··· Records to process ···

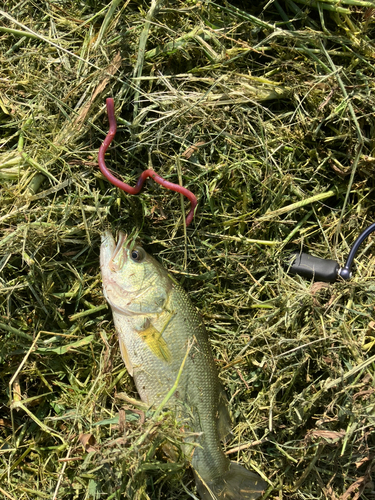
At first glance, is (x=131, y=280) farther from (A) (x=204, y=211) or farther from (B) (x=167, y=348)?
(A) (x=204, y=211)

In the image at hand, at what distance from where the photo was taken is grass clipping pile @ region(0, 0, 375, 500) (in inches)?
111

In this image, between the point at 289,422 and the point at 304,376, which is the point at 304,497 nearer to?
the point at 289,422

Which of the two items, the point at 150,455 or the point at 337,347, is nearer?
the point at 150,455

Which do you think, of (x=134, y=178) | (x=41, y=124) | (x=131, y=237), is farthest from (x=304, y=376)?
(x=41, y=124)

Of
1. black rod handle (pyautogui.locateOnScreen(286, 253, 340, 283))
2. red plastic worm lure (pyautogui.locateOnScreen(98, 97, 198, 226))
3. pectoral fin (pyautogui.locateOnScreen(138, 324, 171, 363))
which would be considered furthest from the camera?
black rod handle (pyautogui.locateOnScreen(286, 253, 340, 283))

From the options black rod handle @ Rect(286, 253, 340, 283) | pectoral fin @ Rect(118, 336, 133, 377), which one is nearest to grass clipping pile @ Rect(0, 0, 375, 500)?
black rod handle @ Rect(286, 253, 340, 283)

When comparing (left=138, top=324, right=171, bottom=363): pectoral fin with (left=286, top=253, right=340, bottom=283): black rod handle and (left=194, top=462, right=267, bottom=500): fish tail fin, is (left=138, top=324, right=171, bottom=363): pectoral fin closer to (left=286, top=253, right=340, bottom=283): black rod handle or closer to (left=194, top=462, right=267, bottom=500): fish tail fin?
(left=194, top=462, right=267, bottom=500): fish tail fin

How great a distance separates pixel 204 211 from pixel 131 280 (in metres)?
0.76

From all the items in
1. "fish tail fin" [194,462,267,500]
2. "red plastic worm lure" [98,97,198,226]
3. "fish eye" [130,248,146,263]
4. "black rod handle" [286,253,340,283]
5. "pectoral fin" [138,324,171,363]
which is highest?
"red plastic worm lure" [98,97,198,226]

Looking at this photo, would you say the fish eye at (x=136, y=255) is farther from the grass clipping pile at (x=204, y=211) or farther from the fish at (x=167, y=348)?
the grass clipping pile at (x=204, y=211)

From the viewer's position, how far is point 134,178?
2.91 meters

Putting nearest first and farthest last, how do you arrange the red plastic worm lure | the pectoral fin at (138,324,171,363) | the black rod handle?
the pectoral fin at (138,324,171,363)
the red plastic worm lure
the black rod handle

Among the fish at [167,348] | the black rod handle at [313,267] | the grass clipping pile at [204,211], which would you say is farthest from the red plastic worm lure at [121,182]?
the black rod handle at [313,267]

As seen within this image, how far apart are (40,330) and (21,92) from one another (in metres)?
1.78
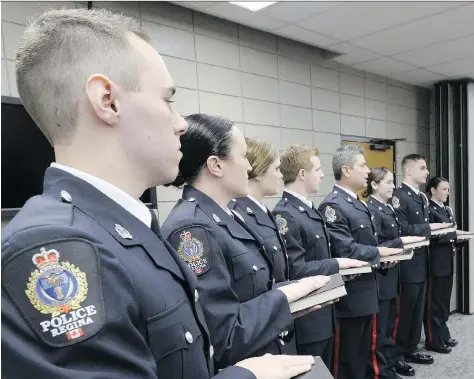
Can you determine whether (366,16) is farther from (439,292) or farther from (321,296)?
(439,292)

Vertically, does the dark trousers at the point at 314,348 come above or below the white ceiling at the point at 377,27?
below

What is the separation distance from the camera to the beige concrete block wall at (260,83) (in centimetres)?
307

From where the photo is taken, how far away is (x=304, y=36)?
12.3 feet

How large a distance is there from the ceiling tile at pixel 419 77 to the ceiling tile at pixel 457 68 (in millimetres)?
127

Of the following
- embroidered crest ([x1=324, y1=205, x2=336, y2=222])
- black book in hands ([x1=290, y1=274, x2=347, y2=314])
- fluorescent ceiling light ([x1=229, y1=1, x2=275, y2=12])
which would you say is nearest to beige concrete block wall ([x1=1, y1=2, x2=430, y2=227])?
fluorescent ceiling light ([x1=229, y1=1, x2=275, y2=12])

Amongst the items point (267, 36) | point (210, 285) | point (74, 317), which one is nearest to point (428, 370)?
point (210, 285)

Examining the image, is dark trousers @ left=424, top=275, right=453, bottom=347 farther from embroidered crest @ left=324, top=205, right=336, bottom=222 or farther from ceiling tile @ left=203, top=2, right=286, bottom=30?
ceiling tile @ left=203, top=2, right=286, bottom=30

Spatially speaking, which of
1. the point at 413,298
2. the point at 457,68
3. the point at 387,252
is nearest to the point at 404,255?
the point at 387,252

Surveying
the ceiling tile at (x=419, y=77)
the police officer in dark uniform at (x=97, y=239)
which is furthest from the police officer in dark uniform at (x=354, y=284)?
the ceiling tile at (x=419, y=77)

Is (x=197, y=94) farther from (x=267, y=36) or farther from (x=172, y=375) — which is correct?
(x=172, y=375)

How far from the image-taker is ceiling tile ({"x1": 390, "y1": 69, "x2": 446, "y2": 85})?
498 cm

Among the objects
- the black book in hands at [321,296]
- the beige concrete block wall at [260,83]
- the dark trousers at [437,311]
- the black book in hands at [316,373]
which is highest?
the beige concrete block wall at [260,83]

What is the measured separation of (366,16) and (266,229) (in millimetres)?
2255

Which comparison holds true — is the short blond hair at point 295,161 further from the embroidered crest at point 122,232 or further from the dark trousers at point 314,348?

···

* _Aim_
Put the material above into a JSON list of strings, one string per line, skipping blank lines. Leave the pictures out of the list.

* _Solution for this task_
[
  "At first glance, is (x=131, y=280) farther from (A) (x=204, y=211) or farther from (B) (x=167, y=348)?",
  "(A) (x=204, y=211)",
  "In the image at hand, at what distance from where the photo was taken is grass clipping pile @ region(0, 0, 375, 500) (in inches)?",
  "111",
  "In this image, between the point at 289,422 and the point at 304,376, which is the point at 304,497 nearer to?",
  "the point at 289,422",
  "Which of the two items, the point at 150,455 or the point at 337,347, is nearer?",
  "the point at 150,455",
  "Which do you think, of (x=134, y=178) | (x=41, y=124) | (x=131, y=237), is farthest from (x=304, y=376)?",
  "(x=41, y=124)",
  "Of",
  "1. black rod handle (pyautogui.locateOnScreen(286, 253, 340, 283))",
  "2. red plastic worm lure (pyautogui.locateOnScreen(98, 97, 198, 226))",
  "3. pectoral fin (pyautogui.locateOnScreen(138, 324, 171, 363))",
  "which would be considered furthest from the camera?",
  "black rod handle (pyautogui.locateOnScreen(286, 253, 340, 283))",
  "From the options black rod handle @ Rect(286, 253, 340, 283) | pectoral fin @ Rect(118, 336, 133, 377), which one is nearest to grass clipping pile @ Rect(0, 0, 375, 500)?",
  "black rod handle @ Rect(286, 253, 340, 283)",
  "When comparing (left=138, top=324, right=171, bottom=363): pectoral fin with (left=286, top=253, right=340, bottom=283): black rod handle and (left=194, top=462, right=267, bottom=500): fish tail fin, is (left=138, top=324, right=171, bottom=363): pectoral fin closer to (left=286, top=253, right=340, bottom=283): black rod handle or closer to (left=194, top=462, right=267, bottom=500): fish tail fin?",
  "(left=194, top=462, right=267, bottom=500): fish tail fin",
  "How great a distance separates pixel 204 211 from pixel 131 280 (in metres)?",
  "0.76",
  "From all the items in",
  "1. \"fish tail fin\" [194,462,267,500]",
  "2. \"red plastic worm lure\" [98,97,198,226]",
  "3. \"fish eye\" [130,248,146,263]",
  "4. \"black rod handle\" [286,253,340,283]",
  "5. \"pectoral fin\" [138,324,171,363]",
  "which is highest?",
  "\"red plastic worm lure\" [98,97,198,226]",
  "Looking at this photo, would you say the fish eye at (x=136, y=255) is farther from the grass clipping pile at (x=204, y=211) or farther from the fish at (x=167, y=348)?",
  "the grass clipping pile at (x=204, y=211)",
  "From the viewer's position, how far is point 134,178?",
  "2.91 meters",
  "Putting nearest first and farthest last, how do you arrange the red plastic worm lure | the pectoral fin at (138,324,171,363) | the black rod handle?",
  "the pectoral fin at (138,324,171,363)",
  "the red plastic worm lure",
  "the black rod handle",
  "Among the fish at [167,348] | the black rod handle at [313,267] | the grass clipping pile at [204,211], which would you say is farthest from the red plastic worm lure at [121,182]?",
  "the black rod handle at [313,267]",
  "As seen within this image, how far apart are (40,330) and (21,92) from one another (in metres)?",
  "1.78",
  "Can you determine whether (366,16) is farther from (439,292) or farther from (321,296)?",
  "(439,292)",
  "Vertically, does the dark trousers at the point at 314,348 come above or below the white ceiling at the point at 377,27?",
  "below",
  "What is the separation distance from the camera to the beige concrete block wall at (260,83) (in centimetres)?",
  "307",
  "From where the photo is taken, how far away is (x=304, y=36)?",
  "12.3 feet",
  "How large a distance is there from the ceiling tile at pixel 419 77 to the ceiling tile at pixel 457 68 (in millimetres)?",
  "127",
  "Of the following",
  "- embroidered crest ([x1=324, y1=205, x2=336, y2=222])",
  "- black book in hands ([x1=290, y1=274, x2=347, y2=314])",
  "- fluorescent ceiling light ([x1=229, y1=1, x2=275, y2=12])",
  "which would you say is nearest to beige concrete block wall ([x1=1, y1=2, x2=430, y2=227])?",
  "fluorescent ceiling light ([x1=229, y1=1, x2=275, y2=12])",
  "Amongst the items point (267, 36) | point (210, 285) | point (74, 317), which one is nearest to point (428, 370)?",
  "point (210, 285)",
  "Examining the image, is dark trousers @ left=424, top=275, right=453, bottom=347 farther from embroidered crest @ left=324, top=205, right=336, bottom=222 or farther from ceiling tile @ left=203, top=2, right=286, bottom=30?",
  "ceiling tile @ left=203, top=2, right=286, bottom=30",
  "Spatially speaking, which of",
  "1. the point at 413,298",
  "2. the point at 457,68",
  "3. the point at 387,252",
  "is nearest to the point at 404,255?",
  "the point at 387,252",
  "Surveying",
  "the ceiling tile at (x=419, y=77)",
  "the police officer in dark uniform at (x=97, y=239)",
  "which is furthest from the police officer in dark uniform at (x=354, y=284)?",
  "the ceiling tile at (x=419, y=77)",
  "Is (x=197, y=94) farther from (x=267, y=36) or farther from (x=172, y=375) — which is correct?",
  "(x=172, y=375)",
  "How far from the image-taker is ceiling tile ({\"x1\": 390, \"y1\": 69, \"x2\": 446, \"y2\": 85})?",
  "498 cm",
  "Among the objects",
  "- the black book in hands at [321,296]",
  "- the beige concrete block wall at [260,83]",
  "- the dark trousers at [437,311]",
  "- the black book in hands at [316,373]",
  "which is highest?",
  "the beige concrete block wall at [260,83]",
  "What is the measured separation of (366,16) and (266,229) (in millimetres)?",
  "2255",
  "Which comparison holds true — is the short blond hair at point 295,161 further from the embroidered crest at point 122,232 or further from the dark trousers at point 314,348?"
]